For the United States GDP series (from global_economy): * a. if necessary, find a suitable Box-Cox transformation for the data; * b.fit a suitable ARIMA model to the transformed data using ARIMA(); * c.try some other plausible models by experimenting with the orders chosen; * d.choose what you think is the best model and check the residual diagnostics; * e.produce forecasts of your fitted model. Do the forecasts look reasonable? * compare the results with what you would obtain using ETS() (with no transformation).
#a if necessary, find a suitable Box-Cox transformation for the data;
usa_econ <- global_economy %>%
filter(Code == "USA")
# Plotting US GDP with actual values in trillions
usa_econ %>%
autoplot(GDP) +
labs(title = "US GDP",
y = "GDP (in Trillions of USD)") +
scale_y_continuous(labels = function(x) paste0(x / 1e12, " T")) + # Format y-axis labels in trillions
theme_minimal()
No seasonality so no transform needed.
#b fit a suitable ARIMA model to the transformed data using ARIMA();
fit <- usa_econ %>%
model(ARIMA(GDP))
report(fit)
## Series: GDP
## Model: ARIMA(0,2,2)
##
## Coefficients:
## ma1 ma2
## -0.4206 -0.3048
## s.e. 0.1197 0.1078
##
## sigma^2 estimated as 2.615e+22: log likelihood=-1524.08
## AIC=3054.15 AICc=3054.61 BIC=3060.23
ARIMA(0,2,2).
#c try some other plausible models by experimenting with the orders chosen;
ndiffs(usa_econ$GDP)
## [1] 2
The number of differences, 2, justifies keeping d=2 in our next ARIMA selections.
fit_other1<- usa_econ %>%
model(ARIMA(GDP ~ pdq(1,2,2)))
fit_other2<- usa_econ %>%
model(ARIMA(GDP ~ pdq(2,2,0)))
fit_other3<- usa_econ %>%
model(ARIMA(GDP ~ pdq(2,2,2)))
report(fit_other1)
## Series: GDP
## Model: ARIMA(1,2,2)
##
## Coefficients:
## ar1 ma1 ma2
## 0.2053 -0.5912 -0.1928
## s.e. 0.3008 0.2886 0.2102
##
## sigma^2 estimated as 2.646e+22: log likelihood=-1523.86
## AIC=3055.72 AICc=3056.51 BIC=3063.82
report(fit_other2)
## Series: GDP
## Model: ARIMA(2,2,0)
##
## Coefficients:
## ar1 ar2
## -0.2088 -0.2059
## s.e. 0.1320 0.1317
##
## sigma^2 estimated as 2.984e+22: log likelihood=-1527.51
## AIC=3061.02 AICc=3061.48 BIC=3067.09
report(fit_other3)
## Series: GDP
## Model: ARIMA(2,2,2)
##
## Coefficients:
## ar1 ar2 ma1 ma2
## 1.3764 -0.4780 -1.9659 1.0000
## s.e. 0.1216 0.1354 0.0723 0.0719
##
## sigma^2 estimated as 2.283e+22: log likelihood=-1521.14
## AIC=3052.27 AICc=3053.47 BIC=3062.4
In assessing our reports, we can ascertain that changing our q value a lower figure results in a weaker model and higher AIC figures.
#d choose what you think is the best model and check the residual diagnostics;
fit_other3 %>% gg_tsresiduals()
This looks as though the model is sufficient, so I’ll move on to producing forecasts.
#e produce forecasts of your fitted model. Do the forecasts look reasonable?
fit_other3 %>% forecast(h=10) %>%
autoplot(usa_econ) +
labs(y = "GDP")+
scale_y_continuous(labels = scales::comma) + # Format y-axis labels as comma-separated
theme_minimal()
The forecasts track with existing annual trends.

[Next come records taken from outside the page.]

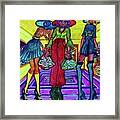 Kunsthaus #1 Framed Print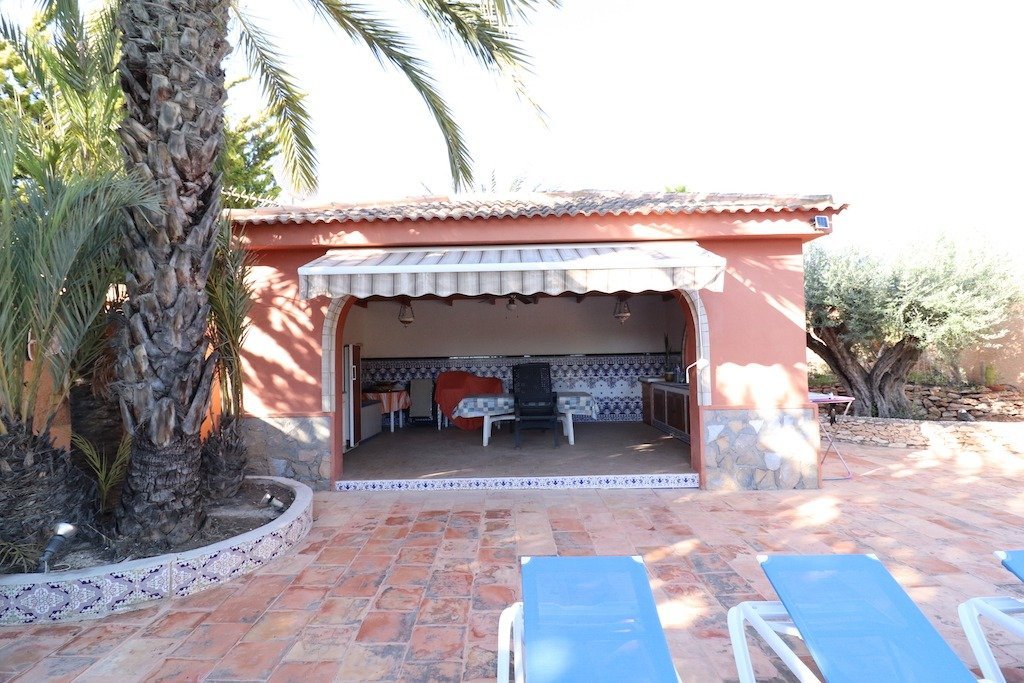 Huvila Torrevieja, Alicante, Espanja 5 makuuhuonetta, 380 m2 No. 115499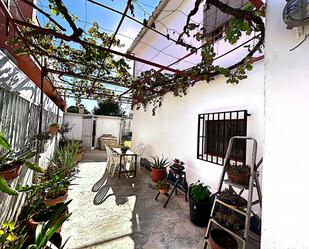 Terrace of House or chalet for sale in Vilanova i la Geltrú  with Heating, Private garden and Storage room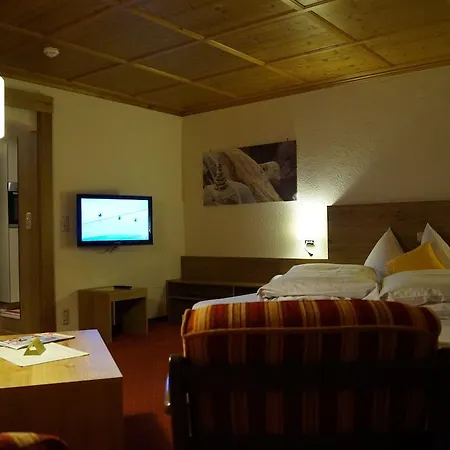 Apartmanhotel Appartementhotel Matschun 3*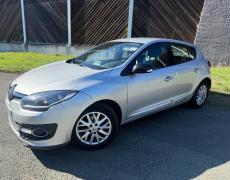 Renault Megane 3 Les Ponts-de-Cé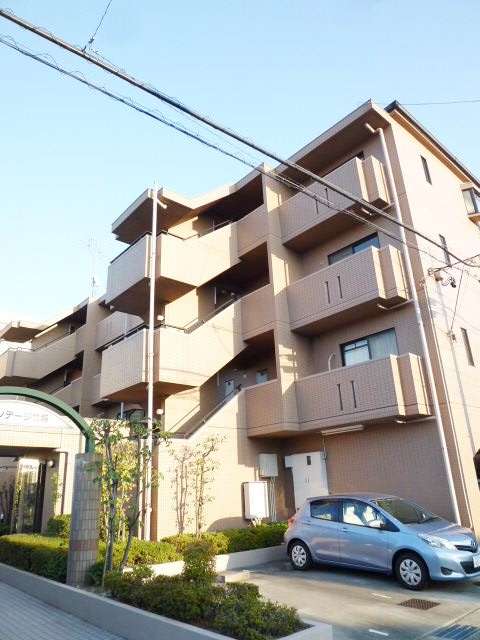 Building appearance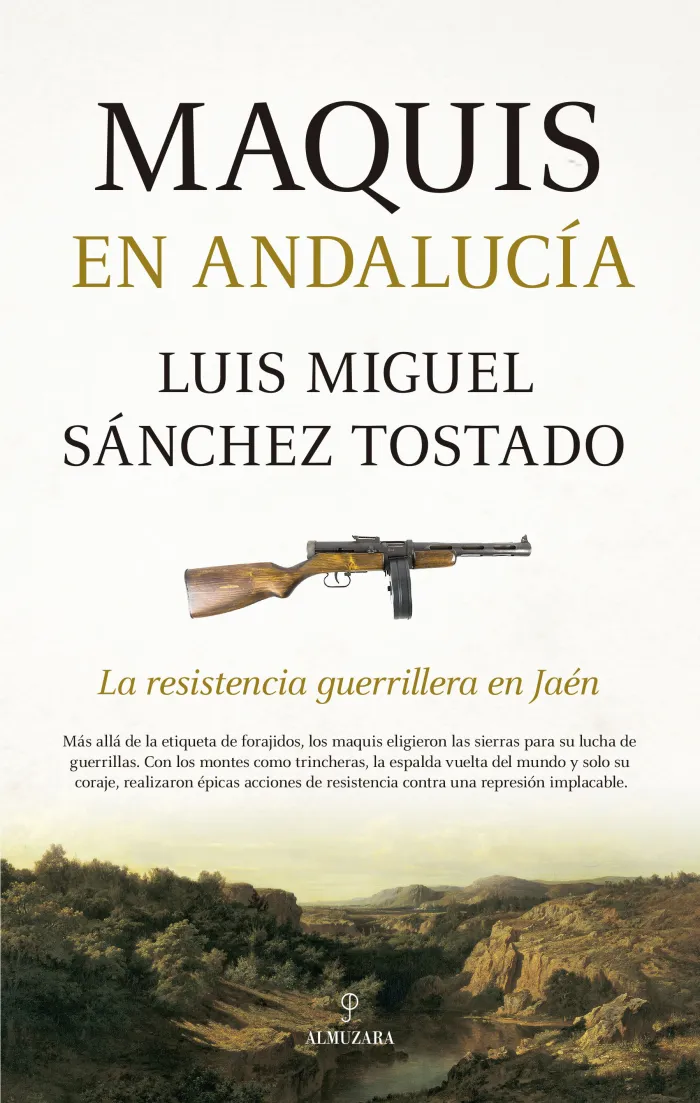 Maquis en Andalucía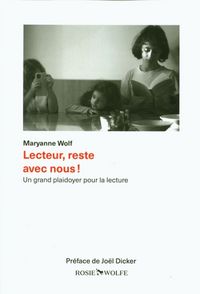 Produktbild: Lecteur, reste avec nous !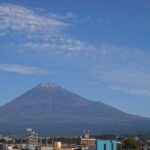 【2022年11月4日　今日の富士山】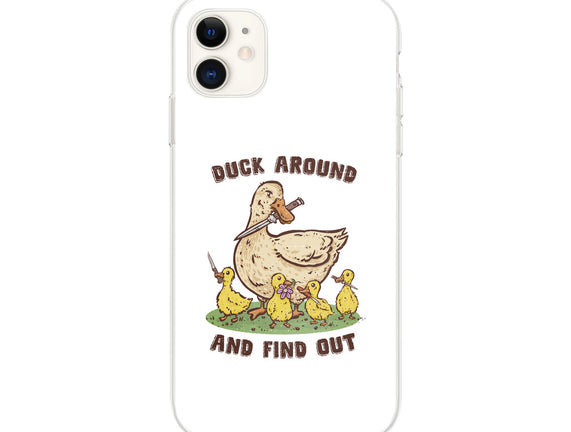 Duck Around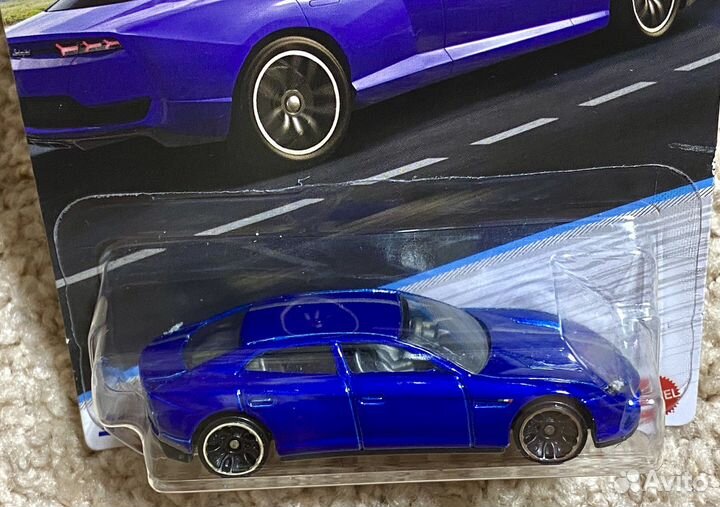 Hot wheels спец серия Lamborghini estoque 1:64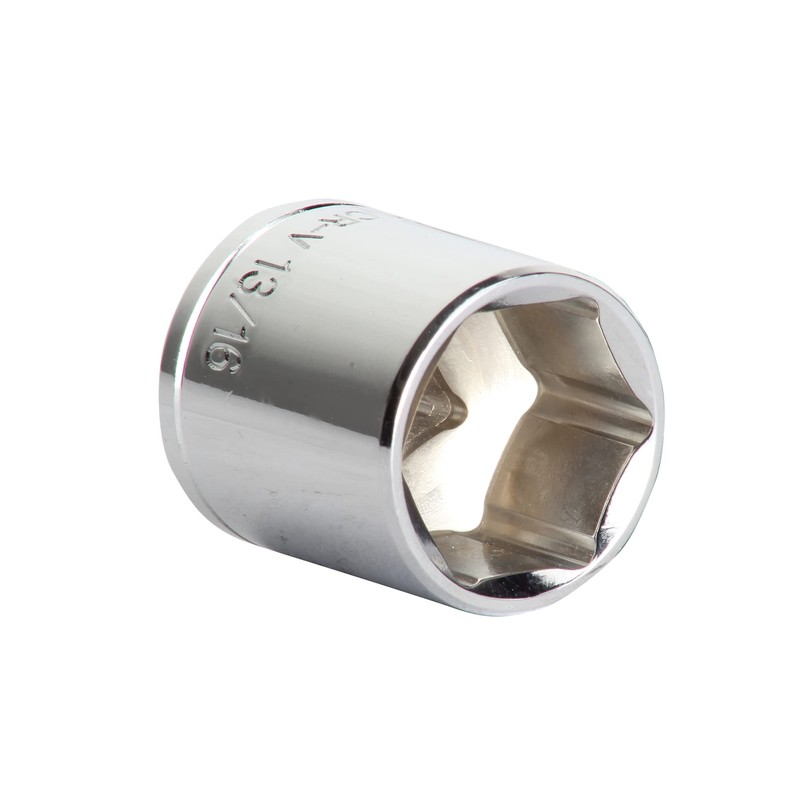 Mikel's DC-8150 Dado Corto 1/2” Estándar 13/16”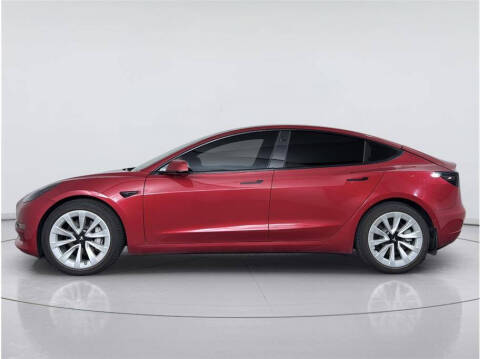 2022 Tesla Model 3 Long Range
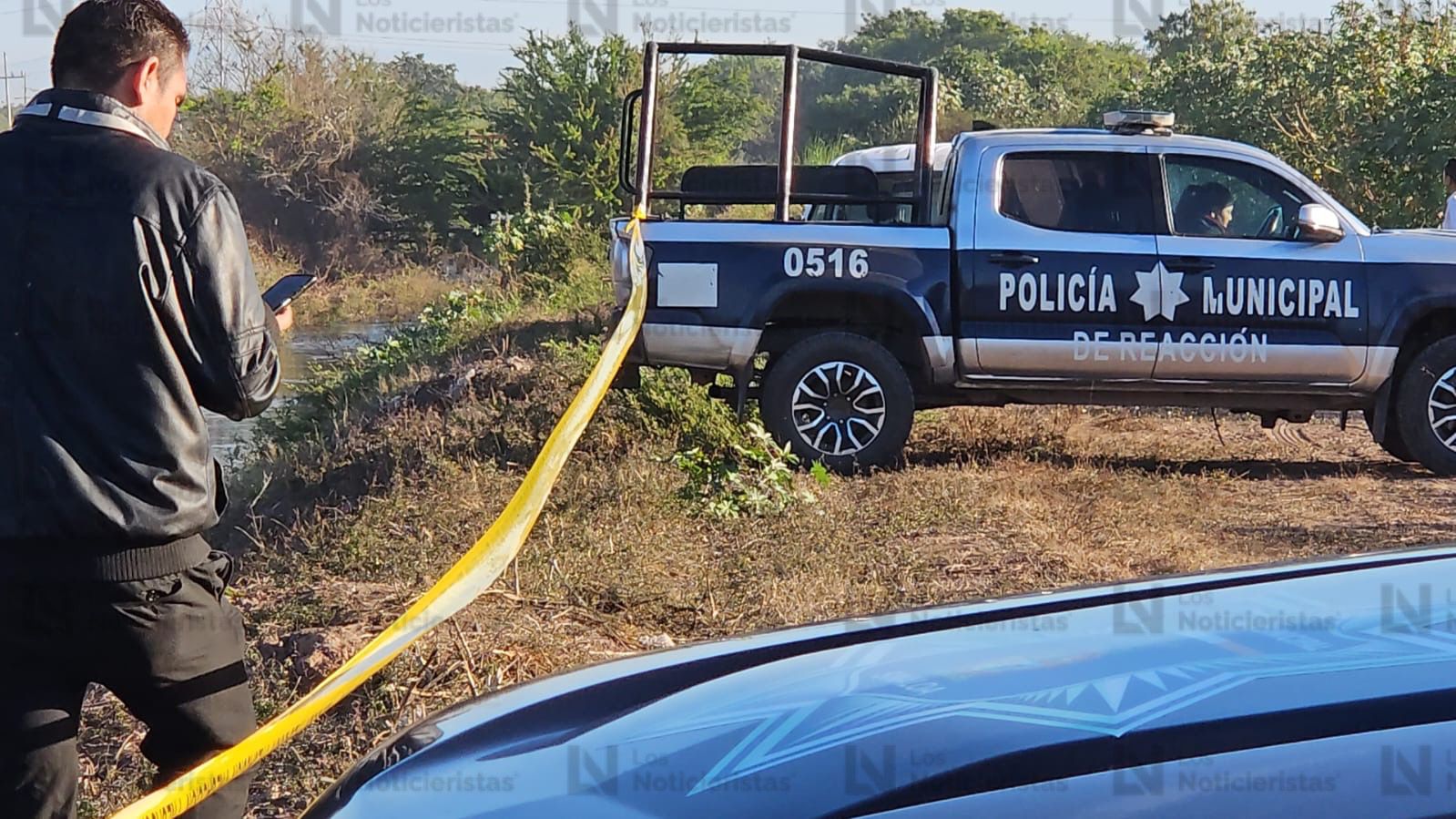 los cuerpo fueron localizados en buenos aires navolato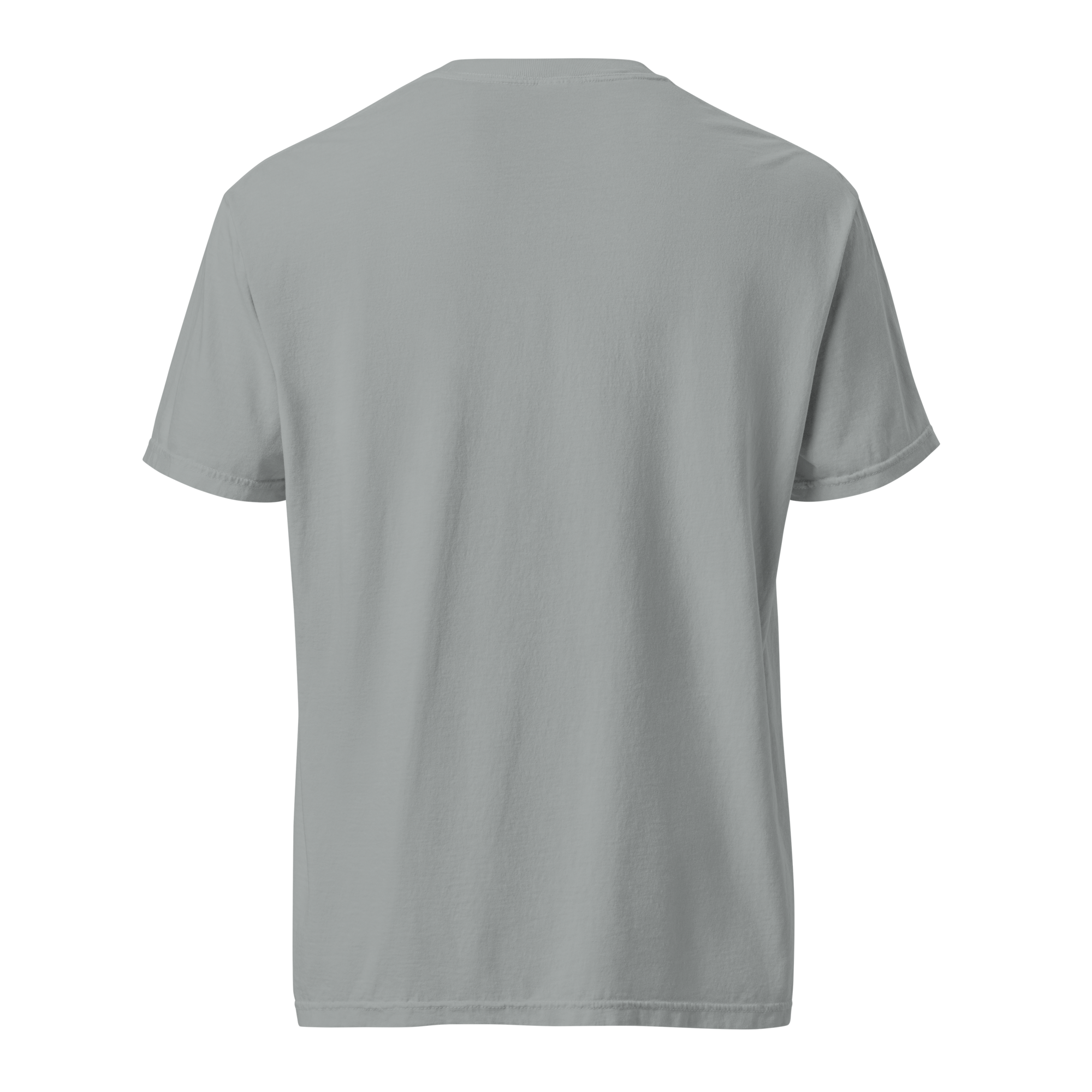 Mississippi Bouncy Letters Handlettered Art by © Leslie Gonce Comfort Colors Short Sleeve Tee (MISSISSIPPI)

#f compare the results with what you would obtain using ETS() (with no transformation).
ets_comparison1 <- usa_econ %>%
model(ETS(GDP))
ets_comparison1 %>% forecast(h = 10) %>%
autoplot(usa_econ)
ets_comparison1 %>% gg_tsresiduals()
After comparison my model and the ETS, I think ARIMA(2,2,2) performs a bit better.